Let $\displaystyle X$ be a real-valued random variable with finite $\displaystyle \mathbb{E}[X]$ and finite $\displaystyle \mathbb{E}\left[\mathrm{e}^{\lambda X}\right]$ for all $\displaystyle \lambda\ge 0$ . We define the log-moment-generating function as

$\displaystyle \Psi_X(\lambda)=\ln\mathbb{E}[\mathrm{e}^{\lambda X}] \quad\text{ for all }\lambda\ge 0$ ,

and its dual function:

$\displaystyle \Psi_X^*(t)=\sup_{\lambda\ge 0}(\lambda t-\Psi_X(\lambda))$ .

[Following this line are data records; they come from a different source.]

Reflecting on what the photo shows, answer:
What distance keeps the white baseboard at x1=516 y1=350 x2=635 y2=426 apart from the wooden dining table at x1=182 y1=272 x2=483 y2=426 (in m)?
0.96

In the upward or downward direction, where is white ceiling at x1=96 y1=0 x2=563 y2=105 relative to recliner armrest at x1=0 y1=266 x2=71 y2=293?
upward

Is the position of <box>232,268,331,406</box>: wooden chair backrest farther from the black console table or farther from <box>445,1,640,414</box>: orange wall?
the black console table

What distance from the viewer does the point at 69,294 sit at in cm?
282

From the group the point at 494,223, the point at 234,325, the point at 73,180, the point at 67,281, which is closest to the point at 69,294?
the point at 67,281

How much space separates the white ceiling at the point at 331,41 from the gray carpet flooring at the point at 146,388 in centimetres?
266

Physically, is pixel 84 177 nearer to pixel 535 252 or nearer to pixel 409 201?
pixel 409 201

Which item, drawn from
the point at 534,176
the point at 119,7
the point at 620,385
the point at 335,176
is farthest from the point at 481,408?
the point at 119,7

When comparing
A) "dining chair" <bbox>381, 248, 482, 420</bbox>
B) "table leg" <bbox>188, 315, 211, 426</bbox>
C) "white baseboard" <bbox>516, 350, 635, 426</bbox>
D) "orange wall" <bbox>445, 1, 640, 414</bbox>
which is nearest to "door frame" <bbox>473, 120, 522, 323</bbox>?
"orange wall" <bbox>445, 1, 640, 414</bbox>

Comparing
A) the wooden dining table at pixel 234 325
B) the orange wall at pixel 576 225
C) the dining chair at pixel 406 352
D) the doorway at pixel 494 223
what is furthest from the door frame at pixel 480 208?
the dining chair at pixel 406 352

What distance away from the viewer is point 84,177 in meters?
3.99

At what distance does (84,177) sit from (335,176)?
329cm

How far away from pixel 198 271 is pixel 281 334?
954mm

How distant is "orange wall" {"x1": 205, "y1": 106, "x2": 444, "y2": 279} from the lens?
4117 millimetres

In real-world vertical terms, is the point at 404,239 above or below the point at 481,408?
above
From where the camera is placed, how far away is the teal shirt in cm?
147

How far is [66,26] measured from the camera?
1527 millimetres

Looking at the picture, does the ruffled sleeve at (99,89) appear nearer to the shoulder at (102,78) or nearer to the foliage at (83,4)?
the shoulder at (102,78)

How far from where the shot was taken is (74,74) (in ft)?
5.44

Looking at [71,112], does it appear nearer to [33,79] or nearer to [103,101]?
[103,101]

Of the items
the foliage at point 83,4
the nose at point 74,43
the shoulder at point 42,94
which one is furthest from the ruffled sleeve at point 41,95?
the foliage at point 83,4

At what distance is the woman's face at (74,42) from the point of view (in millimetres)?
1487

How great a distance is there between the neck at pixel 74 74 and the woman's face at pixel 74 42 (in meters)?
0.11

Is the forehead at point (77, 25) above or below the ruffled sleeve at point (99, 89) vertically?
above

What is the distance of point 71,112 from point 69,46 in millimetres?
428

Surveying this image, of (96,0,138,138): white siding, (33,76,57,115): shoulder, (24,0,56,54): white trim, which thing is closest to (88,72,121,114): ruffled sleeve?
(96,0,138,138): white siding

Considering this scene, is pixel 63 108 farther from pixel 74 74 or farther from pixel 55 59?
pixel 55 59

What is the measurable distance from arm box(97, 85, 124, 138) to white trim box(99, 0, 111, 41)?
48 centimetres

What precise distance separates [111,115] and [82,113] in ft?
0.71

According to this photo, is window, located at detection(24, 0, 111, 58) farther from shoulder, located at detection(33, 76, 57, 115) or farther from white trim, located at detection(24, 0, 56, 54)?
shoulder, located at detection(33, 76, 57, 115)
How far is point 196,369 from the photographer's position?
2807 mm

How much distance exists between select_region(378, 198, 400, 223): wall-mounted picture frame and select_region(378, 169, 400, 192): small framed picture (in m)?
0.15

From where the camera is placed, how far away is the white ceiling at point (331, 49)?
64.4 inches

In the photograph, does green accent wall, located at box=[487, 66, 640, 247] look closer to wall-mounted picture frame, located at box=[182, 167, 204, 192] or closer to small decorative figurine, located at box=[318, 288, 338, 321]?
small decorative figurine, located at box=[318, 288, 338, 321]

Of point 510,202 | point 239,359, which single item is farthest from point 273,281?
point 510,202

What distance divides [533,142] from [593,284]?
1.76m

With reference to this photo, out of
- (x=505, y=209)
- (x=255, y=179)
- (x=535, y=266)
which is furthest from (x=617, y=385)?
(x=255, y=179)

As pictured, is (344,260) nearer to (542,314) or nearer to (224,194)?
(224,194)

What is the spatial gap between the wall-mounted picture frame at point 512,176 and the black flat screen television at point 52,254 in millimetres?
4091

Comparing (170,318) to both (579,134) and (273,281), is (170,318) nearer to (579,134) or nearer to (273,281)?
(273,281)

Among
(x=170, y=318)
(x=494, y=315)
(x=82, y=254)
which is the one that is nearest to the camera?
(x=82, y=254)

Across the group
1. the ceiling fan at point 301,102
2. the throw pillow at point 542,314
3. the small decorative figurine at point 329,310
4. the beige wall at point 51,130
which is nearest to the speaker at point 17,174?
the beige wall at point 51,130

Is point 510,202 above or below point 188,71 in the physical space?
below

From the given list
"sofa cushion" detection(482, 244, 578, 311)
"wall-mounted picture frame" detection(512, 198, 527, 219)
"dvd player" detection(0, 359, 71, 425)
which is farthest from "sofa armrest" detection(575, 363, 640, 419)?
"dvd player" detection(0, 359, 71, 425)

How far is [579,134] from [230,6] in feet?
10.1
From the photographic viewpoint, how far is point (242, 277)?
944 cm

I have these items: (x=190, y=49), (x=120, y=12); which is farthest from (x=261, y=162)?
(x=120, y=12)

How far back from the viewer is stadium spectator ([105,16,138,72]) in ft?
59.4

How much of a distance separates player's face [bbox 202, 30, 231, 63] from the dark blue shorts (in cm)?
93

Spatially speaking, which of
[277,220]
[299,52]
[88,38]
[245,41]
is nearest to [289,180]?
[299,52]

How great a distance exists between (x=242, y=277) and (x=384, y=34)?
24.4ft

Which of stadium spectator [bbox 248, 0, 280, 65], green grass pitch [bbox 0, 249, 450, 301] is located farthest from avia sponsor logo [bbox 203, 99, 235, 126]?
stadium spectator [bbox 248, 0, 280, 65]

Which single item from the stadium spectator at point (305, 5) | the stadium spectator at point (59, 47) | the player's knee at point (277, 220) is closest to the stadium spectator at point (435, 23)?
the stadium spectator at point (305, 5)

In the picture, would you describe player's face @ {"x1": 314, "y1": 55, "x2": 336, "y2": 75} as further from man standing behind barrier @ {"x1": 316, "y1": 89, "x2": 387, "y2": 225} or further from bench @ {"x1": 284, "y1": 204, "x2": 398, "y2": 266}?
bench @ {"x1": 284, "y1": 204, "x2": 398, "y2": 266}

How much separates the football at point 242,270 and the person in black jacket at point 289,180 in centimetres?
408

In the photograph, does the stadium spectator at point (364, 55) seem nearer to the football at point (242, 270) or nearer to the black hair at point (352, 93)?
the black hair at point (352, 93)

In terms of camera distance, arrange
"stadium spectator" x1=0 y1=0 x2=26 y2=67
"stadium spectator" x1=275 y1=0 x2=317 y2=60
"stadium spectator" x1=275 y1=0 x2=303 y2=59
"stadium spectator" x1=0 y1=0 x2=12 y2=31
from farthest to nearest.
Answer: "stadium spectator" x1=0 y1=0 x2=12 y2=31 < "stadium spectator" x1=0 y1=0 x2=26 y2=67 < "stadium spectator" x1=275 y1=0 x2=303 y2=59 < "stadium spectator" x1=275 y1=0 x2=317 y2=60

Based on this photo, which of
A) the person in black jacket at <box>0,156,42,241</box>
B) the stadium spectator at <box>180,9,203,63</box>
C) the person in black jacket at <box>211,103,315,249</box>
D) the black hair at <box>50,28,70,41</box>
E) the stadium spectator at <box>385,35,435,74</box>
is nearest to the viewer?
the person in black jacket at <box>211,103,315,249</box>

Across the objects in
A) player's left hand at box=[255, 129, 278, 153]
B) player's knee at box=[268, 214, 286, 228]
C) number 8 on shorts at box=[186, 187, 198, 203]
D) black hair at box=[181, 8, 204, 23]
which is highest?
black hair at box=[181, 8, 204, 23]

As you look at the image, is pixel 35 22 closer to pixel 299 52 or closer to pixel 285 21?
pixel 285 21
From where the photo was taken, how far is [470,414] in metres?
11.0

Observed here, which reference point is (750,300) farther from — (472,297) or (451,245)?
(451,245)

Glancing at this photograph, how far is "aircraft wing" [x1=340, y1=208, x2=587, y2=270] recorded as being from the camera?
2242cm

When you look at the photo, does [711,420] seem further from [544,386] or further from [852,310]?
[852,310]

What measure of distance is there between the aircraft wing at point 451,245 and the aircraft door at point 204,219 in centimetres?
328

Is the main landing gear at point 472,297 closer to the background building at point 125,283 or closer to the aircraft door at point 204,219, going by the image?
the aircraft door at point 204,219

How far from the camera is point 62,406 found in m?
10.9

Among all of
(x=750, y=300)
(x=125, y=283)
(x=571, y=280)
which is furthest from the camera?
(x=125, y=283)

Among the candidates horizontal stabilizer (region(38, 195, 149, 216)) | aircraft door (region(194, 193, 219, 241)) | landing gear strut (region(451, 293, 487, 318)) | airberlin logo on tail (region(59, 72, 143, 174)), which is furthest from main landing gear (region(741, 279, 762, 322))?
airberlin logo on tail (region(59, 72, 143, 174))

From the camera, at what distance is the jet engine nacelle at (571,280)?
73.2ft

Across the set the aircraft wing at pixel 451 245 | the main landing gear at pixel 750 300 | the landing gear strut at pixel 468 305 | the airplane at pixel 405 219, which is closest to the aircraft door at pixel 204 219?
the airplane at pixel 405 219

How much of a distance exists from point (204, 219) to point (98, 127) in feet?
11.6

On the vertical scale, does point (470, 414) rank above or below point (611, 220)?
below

Assume that $\displaystyle X$ is NOT almost surely constant. Then due to the convexity of $\displaystyle \mathrm{e}^{\lambda X}$ with respect to $\displaystyle \lambda$ , the function $\displaystyle \Psi_X(\lambda)$ is strictly convex over $\displaystyle \lambda\ge 0$ .

1. Prove the following Chernoff bound:
$\displaystyle \Pr[X\ge t]\le\exp(-\Psi_X^*(t))$ .
In particular if $\displaystyle \Psi_X(\lambda)$ is continuously differentiable, prove that the supreme in $\displaystyle \Psi_X^*(t)$ is achieved at the unique $\displaystyle \lambda\ge 0$ satisfying $\displaystyle \Psi_X'(\lambda)=t\,$ , where $\displaystyle \Psi_X'(\lambda)\,$ denotes the derivative of $\displaystyle \Psi_X(\lambda)\,$ with respect to $\displaystyle \lambda$ .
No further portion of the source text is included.